Rivera es un canterano de las huestes galanistas y como buen político tradicional hizo el curso que lo llevó al club del ‘voltearepismo’; hoy pertenece al Partido de la U.

¿Creerá el presidente Santos que este es el camino más idóneo para garantizar la implementación del Acuerdo de Paz? Seguramente. Rivera fue su primer ministro de Defensa y alguna confianza debe tener en su exembajador, que tendrá que hacer cara a un Congreso que hoy piensa más en el debate electoral de 2018 y a una díscola Unidad Nacional más fracturada que nunca. Un reto que lo obligará a poner a prueba sus saberes de político profesional.

Ahora, vale preguntarse qué tanto puede aportar Rivera a la consolidación del acuerdo o si solo su presencia garantiza un trámite sin contra tiempos. Creería que su prueba de fuego está en el debate sobre los asuntos agrario y político. ¿Aceptará Rivera los cambios que sus amigos de lucha (los políticos) le quieren hacer a la reforma política y electoral?, porque lo que proponen nada tiene que ver con el punto dos del acuerdo final. Y el asunto agrario no es un tema menos, pues muchos de sus contertulios hechos en la política tradicional legislan en cuerpo ajeno y es claro que representan los intereses de los terratenientes.

Los temores no son infundados. Es relevante resaltar que a diferencia de Sergio Jaramillo, un técnico convencido de la paz sin ninguna aspiración política, Rivera representa los más claros intereses de la clase política tradicional y en sus manos reposará la defensa de esas reformas a la política y al sistema electoral, como al agro colombiano que están contempladas en el acuerdo final, cambios a los que se oponen la mayoría de los partidos políticos con asiento en el Congreso.

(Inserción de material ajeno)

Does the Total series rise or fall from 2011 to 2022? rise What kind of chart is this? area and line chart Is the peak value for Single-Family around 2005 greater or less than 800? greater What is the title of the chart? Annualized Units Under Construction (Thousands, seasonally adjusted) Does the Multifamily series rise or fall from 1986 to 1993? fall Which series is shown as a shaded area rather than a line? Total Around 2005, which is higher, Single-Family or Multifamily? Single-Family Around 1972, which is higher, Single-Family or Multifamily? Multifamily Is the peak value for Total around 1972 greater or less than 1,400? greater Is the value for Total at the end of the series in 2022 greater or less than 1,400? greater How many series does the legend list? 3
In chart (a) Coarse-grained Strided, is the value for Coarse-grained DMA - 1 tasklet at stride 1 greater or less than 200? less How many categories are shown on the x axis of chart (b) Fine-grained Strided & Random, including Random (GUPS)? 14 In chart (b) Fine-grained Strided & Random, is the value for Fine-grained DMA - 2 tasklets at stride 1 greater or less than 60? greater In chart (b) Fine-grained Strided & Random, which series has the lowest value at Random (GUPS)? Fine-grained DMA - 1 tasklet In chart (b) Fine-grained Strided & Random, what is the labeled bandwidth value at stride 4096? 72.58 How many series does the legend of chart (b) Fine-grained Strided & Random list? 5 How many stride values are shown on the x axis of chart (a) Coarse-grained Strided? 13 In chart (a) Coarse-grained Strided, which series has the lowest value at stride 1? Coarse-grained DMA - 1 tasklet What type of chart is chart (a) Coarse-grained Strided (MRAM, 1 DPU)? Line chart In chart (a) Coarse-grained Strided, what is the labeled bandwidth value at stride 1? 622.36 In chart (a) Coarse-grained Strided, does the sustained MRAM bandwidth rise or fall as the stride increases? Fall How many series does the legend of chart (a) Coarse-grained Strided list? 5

Hay otro debate que le medirá el aceite al nuevo alto comisionado: La Justicia Especial para la Paz (JEP) y la ley estatutaria que la reglamenta. Desde muchos flancos la impugnan con el peregrino argumento de la impunidad, al tiempo que pretenden modificar los alcances, entre otros asuntos, del tribunal de la verdad. Lidiar este debate no va a ser fácil para Rivera, pues no es pertinente admitir cambios en lo que se ha denominado la columna vertebral del acuerdo con las Farc y que servirá de modelo para una eventual negociación con el ELN.

Otro reto del nuevo alto comisionado de paz, y no de poca monta: tendrá que conciliar con los negociadores de las Farc cualquier modificación que se pretenda. ¿Cómo será ese primer encuentro? Mucho tendrán que conversar cara a cara las Farc y el hombre que, siendo ministro de Defensa, avaló el bombardeo que acabó con la vida del Mono Jojoy.

Un párrafo final: Reconocimiento a Sergio Jaramillo, por su denodado esfuerzo y su terca convicción de lograr la paz.